## Reading text
- - - - -

The success of Chinese economic policy cannot be taken for granted. The infrastructure
investment in the Chinese hinterland may not generate self-sustaining economic growth. Under
the Chinese system, the return on new investments is generally very low because investment
decisions are dictated by political rather than commercial considerations. On the previous two
occasions, the relaxation of bank credit has produced a spate of bad loans. This time it may be
different, because there has been a shift in power from the regional to the central
authorities, and the local officials of the banks are no longer under the control of the
provincial authorities—but success cannot be taken for granted. Moreover, China may be dragged
down by a global slowdown. But if China flounders, the global economy loses its motor.
Therefore the relative success of China is more assured than its absolute success.
* * *
We are at a moment in history which, in some ways, is comparable to the end of the Second World
War. Then the prevailing system had actually collapsed and a new one had to be built from
scratch. At Bretton Woods, the victorious powers proved equal to the task. Inspired mainly by
Lord Keynes, they built a system that could accommodate the entire world even if the United
States was more equal than others. Now, the prevailing multilateral system—call it
international capitalism—did not fully collapse but it has been greatly weakened, its inherent
flaws have been revealed, and it is challenged by a viable alternative. The rise of China
offers a fundamentally different form of economic organization than the current international
financial system. It may be given the label of “state capitalism” as distinct from the
international capitalism championed by the Washington Consensus.

- - - - -

## Dataset content
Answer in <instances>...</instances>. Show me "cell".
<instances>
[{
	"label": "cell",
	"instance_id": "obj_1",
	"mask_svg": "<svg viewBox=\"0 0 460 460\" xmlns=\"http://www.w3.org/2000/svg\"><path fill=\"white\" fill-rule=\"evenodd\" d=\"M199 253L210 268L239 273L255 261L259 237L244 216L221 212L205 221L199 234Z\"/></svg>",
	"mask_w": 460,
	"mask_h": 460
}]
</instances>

- - - - -

## The problem
Retype the passage on China's economy between "The success of" and "loses its motor.", inclusive. The data here stands apart from the passage on China's economy.

## Result of the exercise
The success of Chinese economic policy cannot be taken for granted. The infrastructure
investment in the Chinese hinterland may not generate self-sustaining economic growth. Under
the Chinese system, the return on new investments is generally very low because investment
decisions are dictated by political rather than commercial considerations. On the previous two
occasions, the relaxation of bank credit has produced a spate of bad loans. This time it may be
different, because there has been a shift in power from the regional to the central
authorities, and the local officials of the banks are no longer under the control of the
provincial authorities—but success cannot be taken for granted. Moreover, China may be dragged
down by a global slowdown. But if China flounders, the global economy loses its motor.